▶ **Request A**
In the pyEQL guide, which branch should work on a new feature start from?
▶ **Request B**
In the pyEQL guide, copy everything from "Making a Donation¶" down to "in subsequent calculations.", substituting "molar mass" for "molecular weight".

Hacking pyEQL in Six Easy Steps:¶
Fork the pyEQL repository on Github
Clone your repository to a directory of your choice:
git clone https://github.com/<username>/pyEQL
Create a branch for your work. We loosely follow the branching guidelines outlined at http://nvie.com/posts/a-successful-git-branching-model.
If you are adding documentation or bug fixes, start with the master branch and prefix your branch with “fix-” or “doc-” as appropriate:
git checkout -b fix-myfix master git checkout -b doc-mydoc master
If you are adding a new feature, start with the develop branch and prefix your branch with “feature-“:
git checkout -b feature-myfeature develop
Hack away until you’re satisfied.
Push your work back to Github:
git push origin feature-myfeature
Create a pull request with your changes. See this tutorial for instructions.
Generating Test Cases¶
pyEQL has many capabilities that have not been tested thoroughly. You can help the project simply by using pyEQL and comparing the output to experimental data and/or more established models. Report back your results on the issue tracker.
Even better, write up an automated test case (see the tests/ directory for examples).
Making a Donation¶
If you’d like to leave a ‘tip’ for the project maintainer to support the time and effort required to develop pyEQL, simply send it via Paypal to RyanSKingsbury@alumni.unc.edu
Chemical Formulas¶
Representing Chemical Substances in pyEQL¶
pyEQL interprets the chemical formula of a substance to calculate its molecular weight and formal charge. The formula is also used as a key to search the database for parameters (e.g. diffusion coefficient) that are used in subsequent calculations.

▶ **Input data**
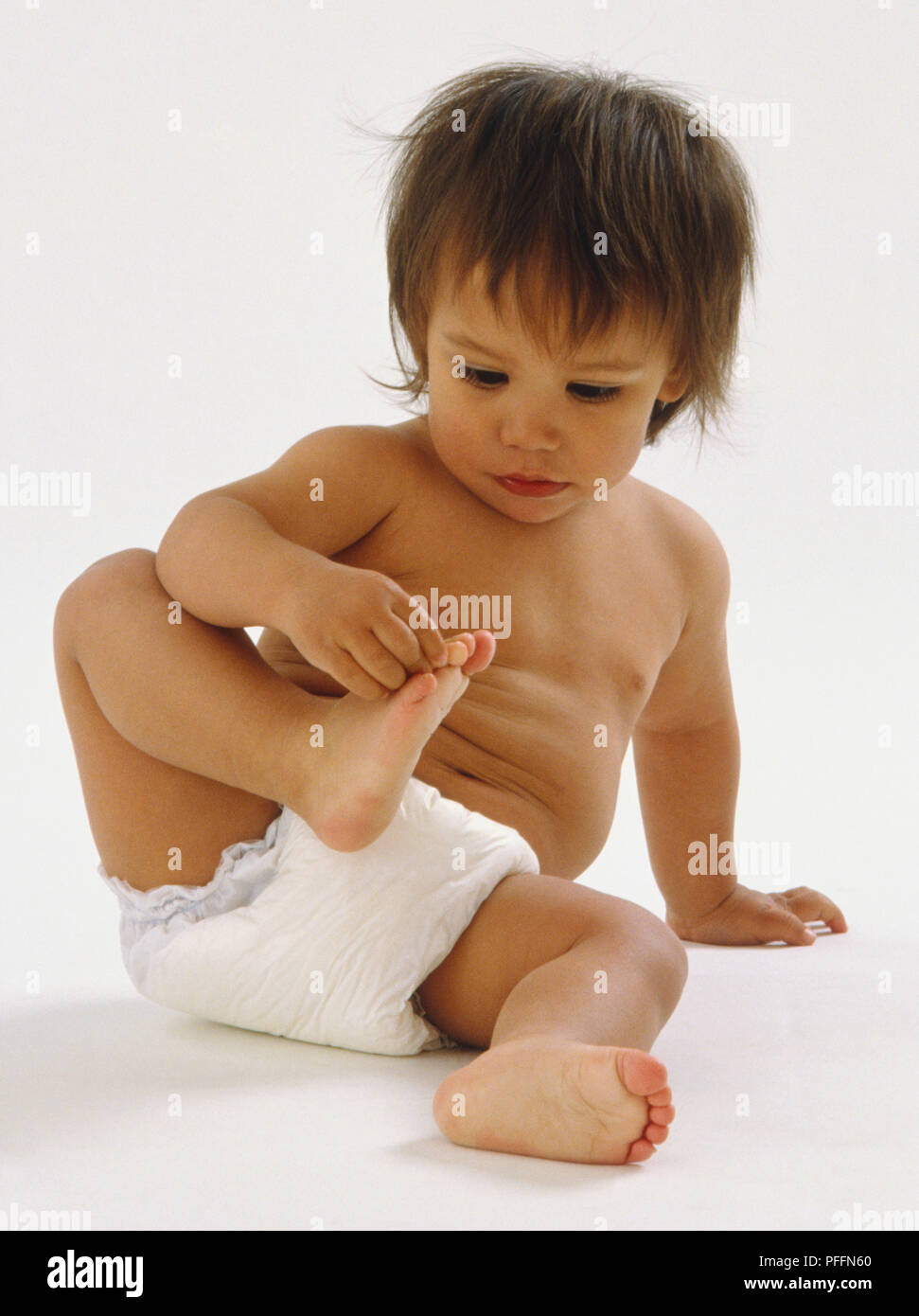 Baby tragen Windeln sitzen, ein Bein in der Nähe seiner Brust gezogen, berührend und prüft seine Zehen. Stockfoto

▶ **Task response A**
The develop branch.

▶ **Task response B**
Making a Donation¶
If you’d like to leave a ‘tip’ for the project maintainer to support the time and effort required to develop pyEQL, simply send it via Paypal to RyanSKingsbury@alumni.unc.edu
Chemical Formulas¶
Representing Chemical Substances in pyEQL¶
pyEQL interprets the chemical formula of a substance to calculate its molar mass and formal charge. The formula is also used as a key to search the database for parameters (e.g. diffusion coefficient) that are used in subsequent calculations.